How Long Do Crowns Last?
It depends on the material it is made of. The average lifespan is 5 to 15 years and some crowns can hold up 25 years and more. The minimum shelf life is five years, which means that insurance companies will pay for a new crown if one is needed before the period has expired.
Cost of a Tooth Crown
A dental crown may range between $500 and $2,800 per tooth. The price is greatly determined by the material used in its making, but there are other factors included. That plus, different complications that need treatment prior to the procedure will add to the cost.
The most expensive seem to be metal crowns - $1,500 and higher; however, considering their durability, they may actually result in being cost-effective in the long run, just like with the Invisalign braces, you pay more but you get a better result that lasts longer than the cheaper options.
Resin and stainless steel crowns are on the low end of the price spectrum, starting at $300 per tooth. Porcelain crowns are available for $500-$800 and more. Of course, they are fragile and easy to fracture.
What you should know is some part of the cost may be covered by your insurance company. Be sure to check with them on this matter.

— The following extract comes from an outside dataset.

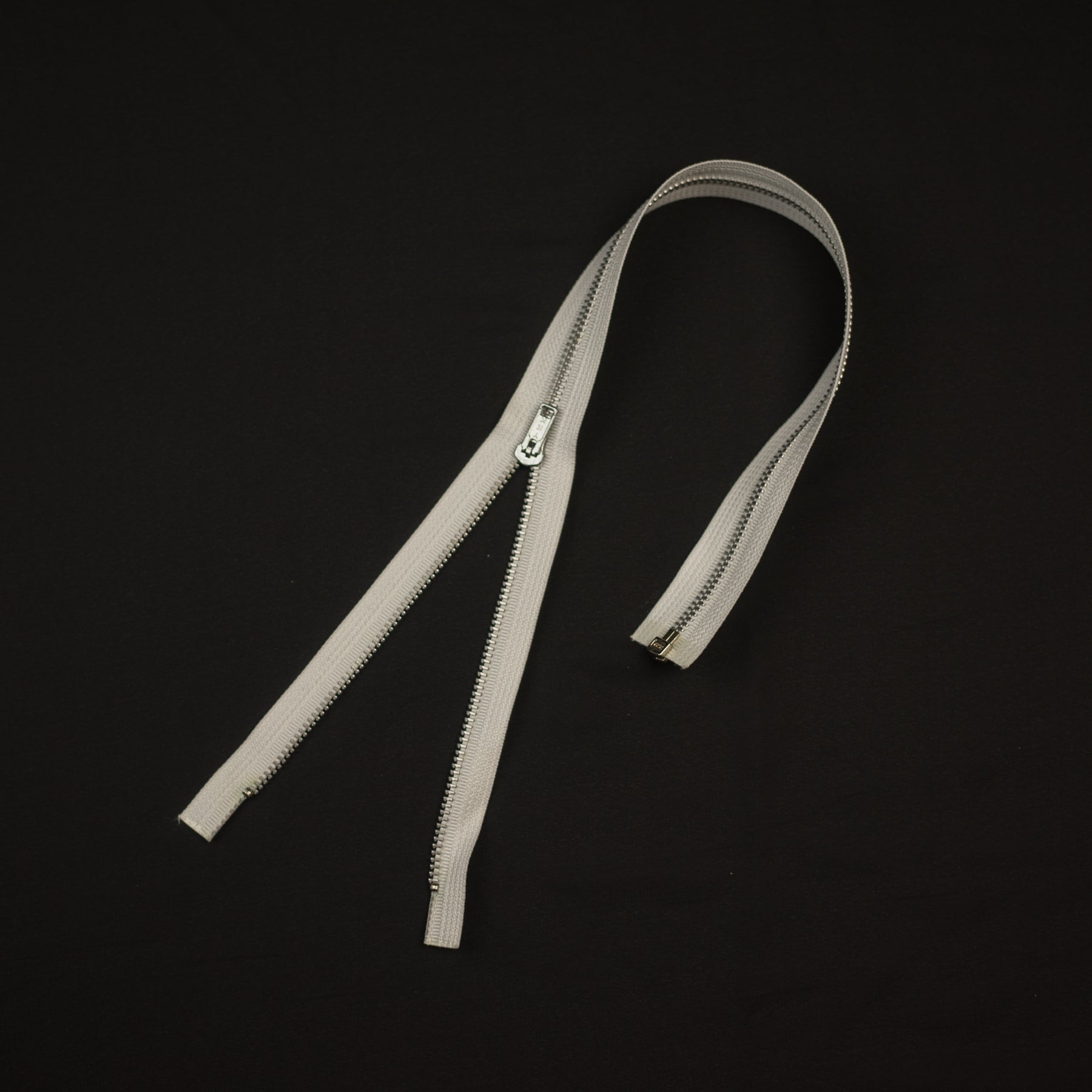 Fermoar metalic detasabil lungime 50 cm spira 5 mm culoare alb/ivoar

What About Dental Implants?
These are metal frames or posts that are operatively placed into the jawbone. They enable dentists to adjust replacement teeth on them. They can also be used to support crowns and bridges. Here is the thing. Some people have poor ridges, sore spots or gagging in the affected areas, which makes placing a bridge impossible or uncomfortable. In those cases, a dental implant helps secure the tooth in place so that it doesn’t shift in your mouth when you eat.
In order to receive one, you need adequate bone for support and healthy gums. Besides, implants are in the high price range, with most dental insurance companies covering no more than 10% of the fees.